Tuesday, August 9, 2011

Stepping Back Into the Body


"I don't want to go in there..."
is how he said it tearfully when I suggested Adam take a moment and feel what was actually going on in his body. Middle-aged and overweight, he was now struggling with a flood of negative thoughts about his body that kept him from his life. Like many of us, he'd developed a habit of judging and criticizing his body that kept him locked out of it. He was genuinely afraid of what he'd find.

Sometimes that first step back into the body is a tearful one, full of thoughts and feelings held in reserve like Sleeping Beauty, waiting for our consciousness to wake them.
We can all think of moments when we slowed down enough to let ourselves catch up with the vastness of our lives, step out of the reign of the mind or of logic, to feel what's happening right now in this moment. We may be aware of things we thought we'd left far behind.

I love this quote from Oriah Mountain Dreamer, the great poet and writer who wrote The Invitation. She was going through a move--something she wanted to do efficiently, without slowing down, so she wouldn't have to feel it. But living in her were an array of feelings--grief and sadness around the change--that her body called her to be with:

"The minute I bring my full attention to this moment, letting go of mentally keeping track of what has happened or needs to happen next, I become aware of my body. I feel my breath and the stiffness in my back and remember that I have not done my yoga yet this morning. I let my shoulders drop. I am aware of my tiredness and fear that it won't all get done or I will get sick getting it done or I'll forget something critical. And if I stay present with these feelings, letting my hands pause as they pack a box or move over the keyboard and just take three deep breaths, I am aware of another feeling that I do not want to touch, a feeling of something welling up inside me that I have been keeping at bay for weeks.
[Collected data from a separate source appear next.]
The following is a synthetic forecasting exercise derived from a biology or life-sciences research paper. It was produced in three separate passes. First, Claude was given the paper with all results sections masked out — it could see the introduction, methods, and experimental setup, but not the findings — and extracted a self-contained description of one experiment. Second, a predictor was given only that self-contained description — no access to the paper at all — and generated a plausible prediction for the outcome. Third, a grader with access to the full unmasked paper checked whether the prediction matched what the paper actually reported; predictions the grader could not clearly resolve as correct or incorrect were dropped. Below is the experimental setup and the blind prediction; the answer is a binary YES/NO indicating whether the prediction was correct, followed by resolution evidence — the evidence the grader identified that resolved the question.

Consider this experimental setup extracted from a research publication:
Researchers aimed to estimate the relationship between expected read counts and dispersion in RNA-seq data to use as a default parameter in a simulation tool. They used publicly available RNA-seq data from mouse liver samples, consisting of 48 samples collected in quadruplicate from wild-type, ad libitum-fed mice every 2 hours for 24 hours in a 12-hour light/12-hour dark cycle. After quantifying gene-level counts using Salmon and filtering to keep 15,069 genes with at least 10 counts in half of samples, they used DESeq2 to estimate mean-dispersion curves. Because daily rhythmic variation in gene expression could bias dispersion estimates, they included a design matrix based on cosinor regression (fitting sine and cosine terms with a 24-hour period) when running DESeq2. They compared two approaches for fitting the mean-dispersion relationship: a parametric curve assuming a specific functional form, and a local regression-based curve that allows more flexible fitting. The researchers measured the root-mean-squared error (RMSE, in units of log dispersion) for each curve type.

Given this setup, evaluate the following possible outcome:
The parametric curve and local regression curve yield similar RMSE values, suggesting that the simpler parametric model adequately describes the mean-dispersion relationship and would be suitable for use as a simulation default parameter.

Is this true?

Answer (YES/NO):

"Herein lies the answer to my question Why is it so difficult for us to bring our full attention to the present moment, to be here now? Because there are aspects of reality we do not want to accept, that we cannot avoid being with if we are present." (Oriah Mountain Dreamer in The Call: Discovering Why You Are Here)

To be still with the body is to allow ourselves to be right where we are, and to say that we are willing to hear what is there. What we have to sit with may be years of abusing and ignoring our bodies. It may be old traumas or losses. Or it may simply be the quiet joy of being present, feeling the energy and aliveness that's there, waiting for us, like an eager and open child.

Today I invite you into the present moment with your body, just this moment. Take a moment to feel what's going on in there, to notice the sensations and feelings that emerge when you slow down and step back in. How far away have you felt from the immediacy of your body? As feelings emerge, stay present and compassionate and watch what happens. Like any uncharted road, the path becomes more comfortable with time, revisiting the tracks, marking what shows up with attention.

How long has it been? What happens if you just show up to explore the body's sensations and the feelings that emerge, without expectation or judgment? If the mind wanders, return to what is present now. What is the breathing like? Does your body feel heavy or light? Where is there feeling?

Sometimes the first step to befriending our bodies is simply being willing to step back in.
Will you take that step today, even for a moment? What will your body reveal if you do?

Are you afraid of, or open to, that truth?